Retype the data exactly, skipping any picture in it.

— DATA SHOWN —

=== Begin Enclosure ===

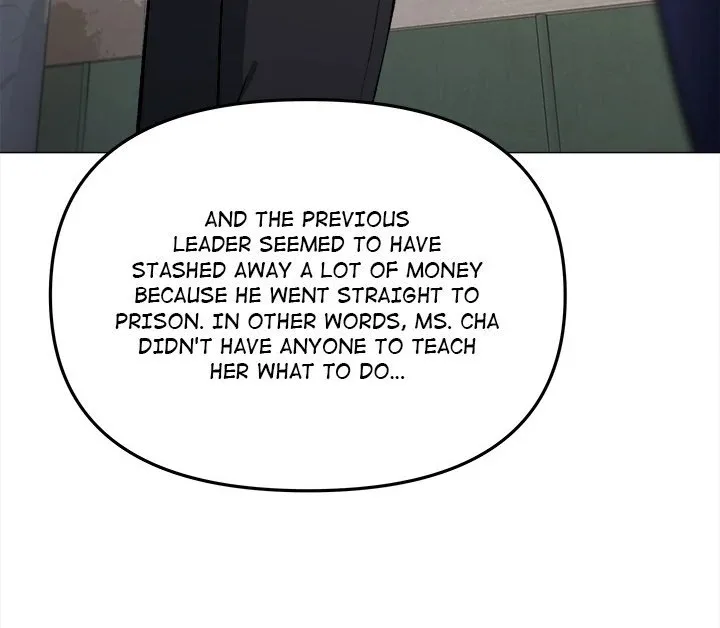 Chapter 40, page 58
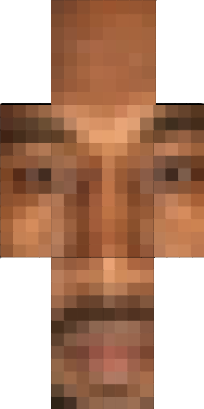 Preview of texture: kanye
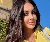 Marta Hubbs, 40, Eniwa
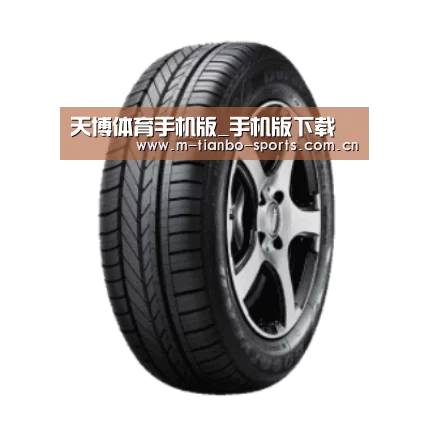 天博体育手机版产品名称一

=== End Enclosure ===

— RESULT BELOW —
 Chapter 40, page 58
 Preview of texture: kanye
 Marta Hubbs, 40, Eniwa
 天博体育手机版产品名称一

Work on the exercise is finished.